Currently, the calculation of the exact tolerance factor is not prohibitive. For example, the k.factor() function in the tolerance package [10] for R calculates the exact k-factor. However, it is known that the tolerance factor is a function of the sample size, while the required sample size is unknown for achieving a desired power and must be evaluated by the proposed sample size determination formula. Hence, an approximation of the tolerance factor with a closed-form can simplify the calculation. There are several approximations for the tolerance factor; for example, Krishnamoorthy and Mathew [7] suggested the use of the squared root of $$ \left(n-1\right){\chi }_{n-1,\gamma ,1/n}^2/{\chi }_{n-1,1-\alpha }^2$$, where $$ {\chi }_{n-1,\gamma ,1/n}^2$$ is the 100γth quantile of a noncentral chi-square distribution with a noncentral parameter of 1/n. Via an additional simulation with the same settings, we find that this approximation would overestimate the coverage probability (by approximately 92%) and requires a slightly larger sample size (1 to 3) to achieve the desired power than Howe’s approximation. On the other hand, although Howe’s approximation underestimates the coverage probability, the difference between Howe’s result and the desired coverage probability is small and can be omitted. As a result, we recommend using Howe’s approximation in the tolerance interval testing.

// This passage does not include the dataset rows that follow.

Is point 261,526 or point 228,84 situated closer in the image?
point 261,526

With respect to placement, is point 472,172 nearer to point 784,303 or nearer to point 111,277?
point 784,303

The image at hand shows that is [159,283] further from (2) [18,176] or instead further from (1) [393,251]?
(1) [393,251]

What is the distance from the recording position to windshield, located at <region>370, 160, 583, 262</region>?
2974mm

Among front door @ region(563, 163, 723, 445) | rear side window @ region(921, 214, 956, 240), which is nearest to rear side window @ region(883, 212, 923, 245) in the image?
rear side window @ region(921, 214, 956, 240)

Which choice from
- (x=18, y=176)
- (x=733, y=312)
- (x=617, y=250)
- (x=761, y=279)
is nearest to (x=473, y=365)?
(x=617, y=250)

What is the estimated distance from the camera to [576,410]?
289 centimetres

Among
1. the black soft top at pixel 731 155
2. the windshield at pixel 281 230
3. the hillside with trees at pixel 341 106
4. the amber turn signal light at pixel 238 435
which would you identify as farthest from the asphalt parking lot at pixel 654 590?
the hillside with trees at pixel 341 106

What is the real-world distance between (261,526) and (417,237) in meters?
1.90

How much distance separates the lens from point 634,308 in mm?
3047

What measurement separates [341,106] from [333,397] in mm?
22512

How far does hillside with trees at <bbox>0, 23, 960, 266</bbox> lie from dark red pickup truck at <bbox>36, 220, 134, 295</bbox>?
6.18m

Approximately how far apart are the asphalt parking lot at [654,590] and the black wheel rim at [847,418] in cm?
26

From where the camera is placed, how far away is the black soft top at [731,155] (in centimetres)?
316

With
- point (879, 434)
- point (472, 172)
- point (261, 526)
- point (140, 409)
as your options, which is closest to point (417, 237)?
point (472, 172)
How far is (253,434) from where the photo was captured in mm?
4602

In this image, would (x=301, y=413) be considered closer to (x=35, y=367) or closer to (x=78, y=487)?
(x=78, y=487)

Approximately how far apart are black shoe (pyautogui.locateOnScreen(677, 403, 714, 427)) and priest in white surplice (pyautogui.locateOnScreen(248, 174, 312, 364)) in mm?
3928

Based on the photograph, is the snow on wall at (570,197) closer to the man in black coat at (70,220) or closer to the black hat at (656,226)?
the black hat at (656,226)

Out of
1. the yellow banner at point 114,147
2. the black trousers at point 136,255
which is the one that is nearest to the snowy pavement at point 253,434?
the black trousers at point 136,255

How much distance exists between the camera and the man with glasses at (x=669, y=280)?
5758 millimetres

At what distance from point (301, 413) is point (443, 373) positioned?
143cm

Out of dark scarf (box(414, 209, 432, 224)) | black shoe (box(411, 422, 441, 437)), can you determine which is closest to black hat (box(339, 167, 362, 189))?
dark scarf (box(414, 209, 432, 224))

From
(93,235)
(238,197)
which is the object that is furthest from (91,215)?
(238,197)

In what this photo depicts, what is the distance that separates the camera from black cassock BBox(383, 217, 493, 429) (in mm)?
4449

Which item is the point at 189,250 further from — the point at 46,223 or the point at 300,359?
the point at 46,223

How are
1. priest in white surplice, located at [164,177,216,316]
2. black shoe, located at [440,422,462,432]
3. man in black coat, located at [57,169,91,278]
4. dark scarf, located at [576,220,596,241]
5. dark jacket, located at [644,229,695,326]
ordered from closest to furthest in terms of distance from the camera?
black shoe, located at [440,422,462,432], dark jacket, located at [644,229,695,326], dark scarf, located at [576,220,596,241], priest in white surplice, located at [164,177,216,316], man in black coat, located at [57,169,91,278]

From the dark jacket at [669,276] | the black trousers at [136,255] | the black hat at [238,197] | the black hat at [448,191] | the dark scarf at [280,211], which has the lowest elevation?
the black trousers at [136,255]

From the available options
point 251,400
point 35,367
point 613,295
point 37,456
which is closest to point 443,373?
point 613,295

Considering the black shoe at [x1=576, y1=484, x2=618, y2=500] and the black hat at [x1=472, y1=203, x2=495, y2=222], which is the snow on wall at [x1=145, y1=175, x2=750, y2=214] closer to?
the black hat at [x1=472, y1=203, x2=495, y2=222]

For testing H₀:μ≤k_L or μ≥k_U versus H_a:k_L<μ<k_U with prespecified constants k_L and k_U, we can separate the test into two one-sided tests, where each side controls the type I error rate of α, and the overall type I error rate is still α. This is true because it is impossible for μ to be smaller than k_L and larger than k_U simultaneously. In contrast, for the proposed tolerance interval test, both the lower and upper acceptance margins might be exceeded simultaneously because of a large variability. As pointed out in the introduction, if necessary, we know that the tolerance interval test has to divide into two one-sided tests for positive bias and negative bias, respectively, and one two-sided test for variability. If so, whether each of the two one-sided tests with a significance level of α controls the overall type I error rate of α is in question. On the other hand, a two-sided tolerance interval with 100(1−α)% confidence itself has naturally controlled the type I error rate of α for the test. Therefore, it is unnecessary to separate the main test into three tests.

We, in fact, do not investigate the control of the type I error rate in the simulation. Alternatively, the preservation of the coverage probability is verified in the simulation study. The reason is that there are three scenarios fitting the null hypothesis, and this leads to difficulty in designing and analysing the simulation study. Second, as mentioned previously, by using a tolerance interval with 100(1−α)% confidence as the test statistic, the type I error rate can naturally be controlled for its corresponding test. As a result, if the coverage probability is satisfied, then the type I error rate can be controlled.